13. The method of claim 1 wherein the first recombinase recognition sites are the Lox recognition sites.

14. The method of claim 1 wherein the second recombinase is the FLP recombinase.

15. The method of claim 1 wherein the promoter of the third chimeric DNA sequence is selected from the group consisting of a figwort mosaic virus promoter and a 35S cauliflower mosaic virus promoter.

16. The method of claim 1 wherein the plant is selected from the group consisting of cotton, corn, soybeans, beets, wheat, alfalfa, rice, tomatoes and sunflower.

17. The method of claim 1 wherein the plant is cotton.

18. The method of claim 1 wherein the inducer of the plant expressible promoter of the first chimeric DNA sequence is applied to plant tissues.

19. The method of claim 1 wherein the inducer of the plant expressible promoter of the first chimeric DNA sequence is applied to seed.

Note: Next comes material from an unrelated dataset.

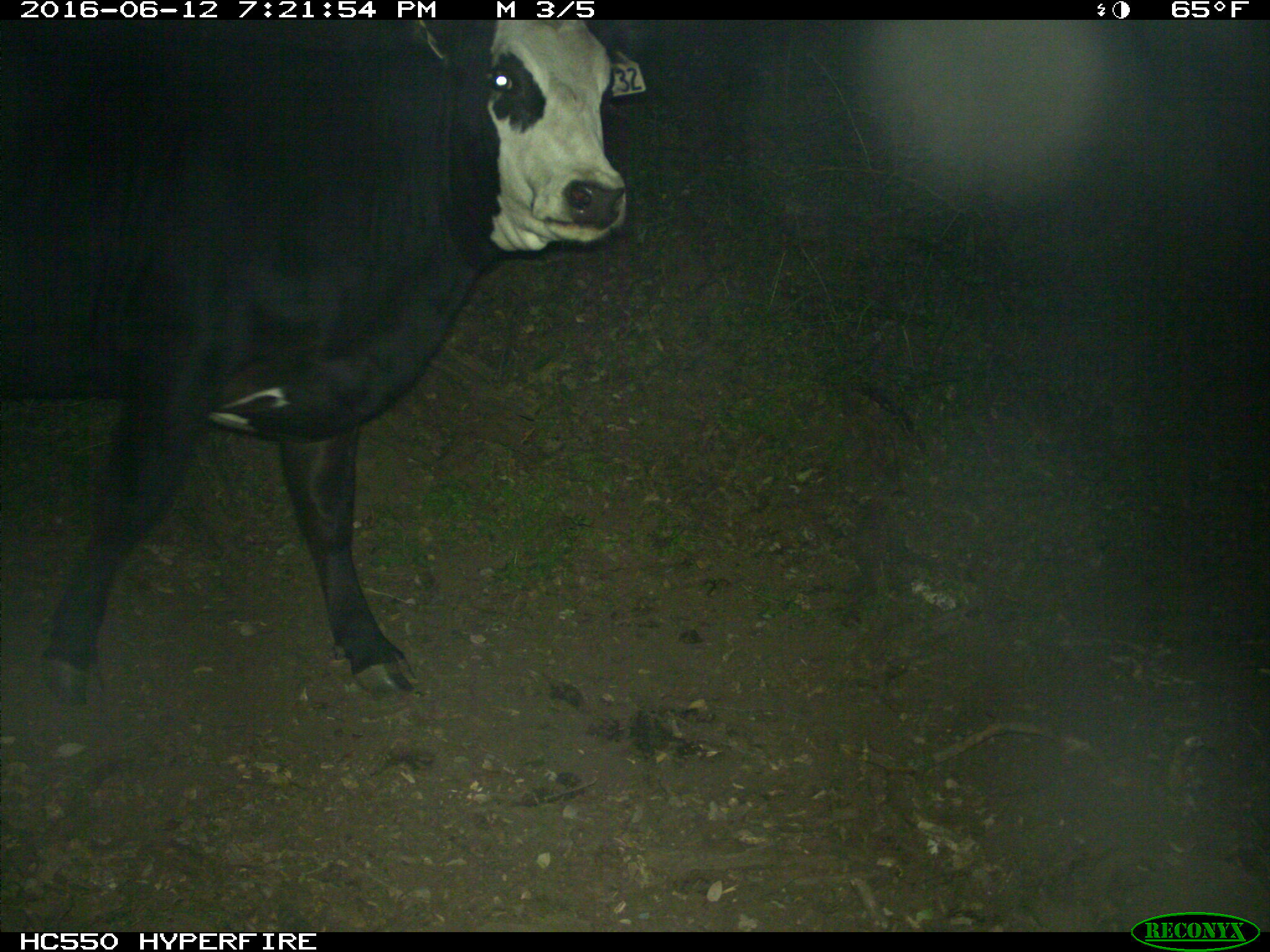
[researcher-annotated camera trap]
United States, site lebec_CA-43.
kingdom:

20. A stably transformed parent plant comprising at least three chimeric DNA sequences wherein the first chimeric DNA sequence comprising an inducible promoter operably linked to a DNA sequence encoding a first recombinase; the second chimeric DNA sequence comprising a seed specific promoter, a blocking sequence having at its 5' and 3' ends the recognition site for the first recombinase encoded by the first chimeric gene and a DNA sequence encoding a second recombinase, different from the first recombinase such that the blocking sequence prevents the expression of the second recombinase; and the third chimeric DNA sequence comprising a plant expressible promoter, a blocking sequence having at its 5' and 3' ends the recognition site for the recombinase encoded by the second chimeric DNA sequence and a DNA sequence encoding a protein that provides a desired trait to the progeny of the parent plant that is not expressed in the parent plant; wherein the first and the second chimeric gene are expressed in a parent plant such that a desired trait encoded by the DNA sequence of the third chimeric DNA sequence is not expressed in parent plant.

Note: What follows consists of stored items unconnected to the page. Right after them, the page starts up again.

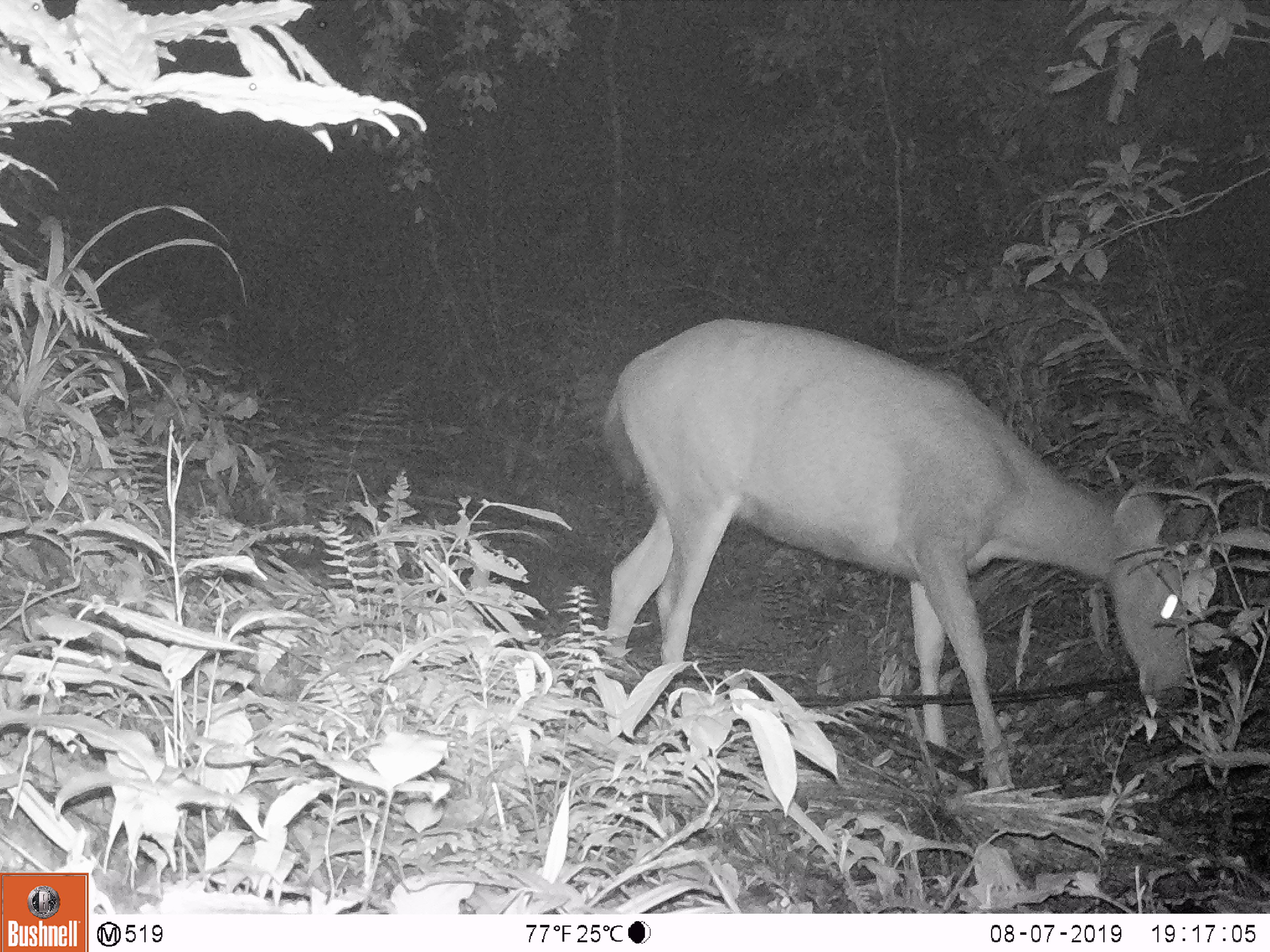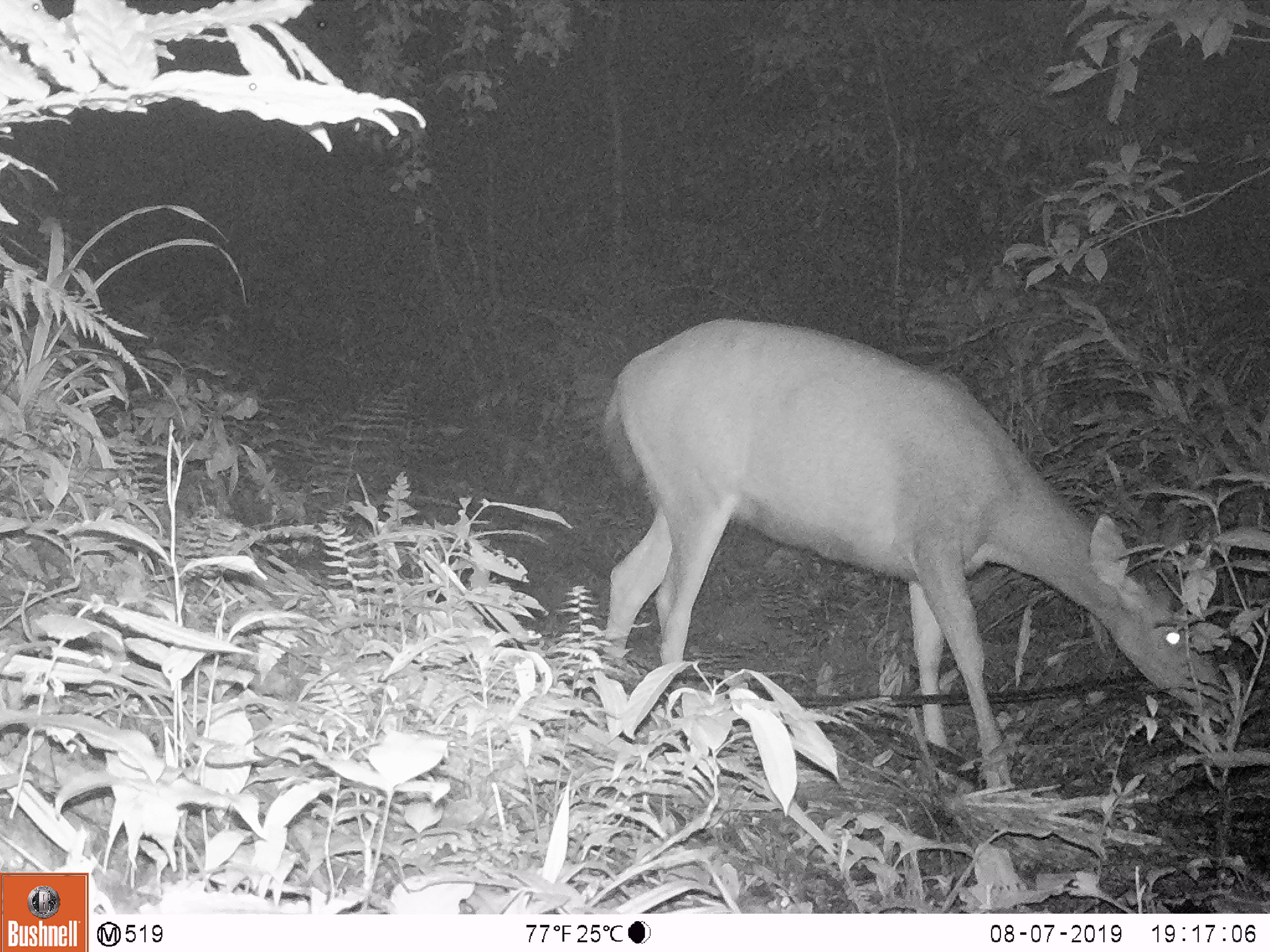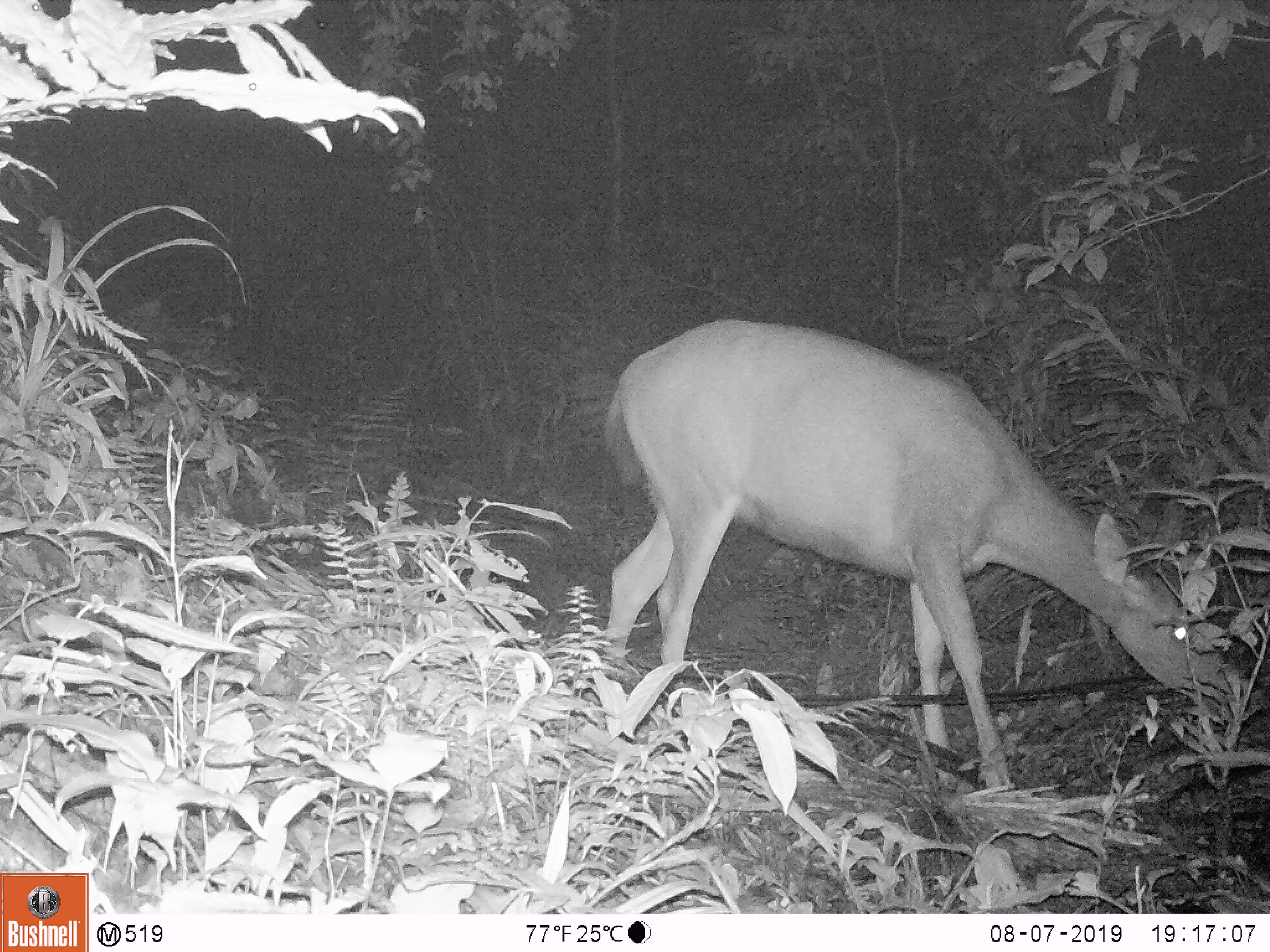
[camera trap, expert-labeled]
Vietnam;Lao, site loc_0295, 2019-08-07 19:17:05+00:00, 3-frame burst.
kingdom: Animalia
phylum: Chordata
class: Mammalia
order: Artiodactyla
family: Cervidae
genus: Rusa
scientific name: Rusa unicolor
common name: sambar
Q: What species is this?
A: Sambar (Rusa unicolor).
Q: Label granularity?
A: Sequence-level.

21. A plant comprising at least three chimeric genes wherein the expression of the third chimeric gene in a progeny is induced by treating the parent of said of progeny with an inducer of an inducible promoter.

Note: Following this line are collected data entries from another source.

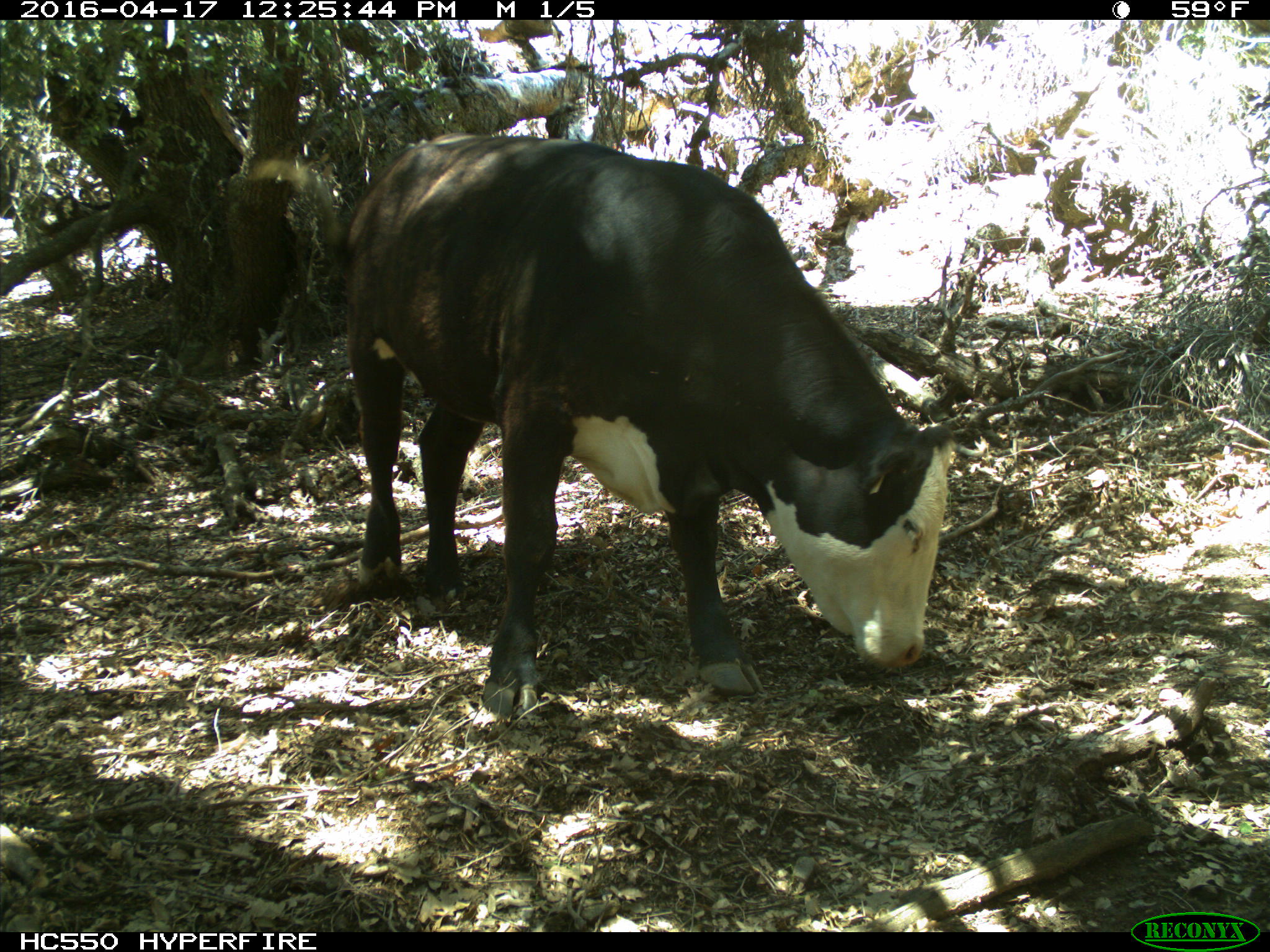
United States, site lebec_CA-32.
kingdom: Animalia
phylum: Chordata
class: Mammalia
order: Artiodactyla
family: Bovidae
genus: Bos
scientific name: Bos taurus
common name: domestic cow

22. A stably transformed progeny plant comprising at least three chimeric DNA sequences wherein the first chimeric DNA sequence comprising an inducible promoter operably linked to a DNA sequence encoding a first recombinase; the second chimeric DNA sequence comprising a seed specific promoter, a blocking sequence having at its 5' and 3' ends the recognition site for the first recombinase encoded by the first chimeric gene and a DNA sequence encoding a second recombinase, different from the first recombinase such that the blocking sequence prevents the expression of the second recombinase; and the third chimeric DNA sequence comprising a plant expressible promoter, a blocking sequence having at its 5' and 3' ends the recognition site for the recombinase encoded by the second chimeric DNA sequence and a DNA sequence encoding a protein that provides a desired trait to the progeny of the parent plant that is not expressed in the parent plant; wherein the first and the second chimeric gene are expressed in a parent plant such that a desired trait encoded by the DNA sequence of the third chimeric DNA sequence is not expressed in parent plant.

23. The progeny plant of claim 20 wherein the expression of the third chimeric gene in the progeny plant is induced by treating the parent of said of progeny with an inducer of an inducible promoter of the first chimeric DNA sequence.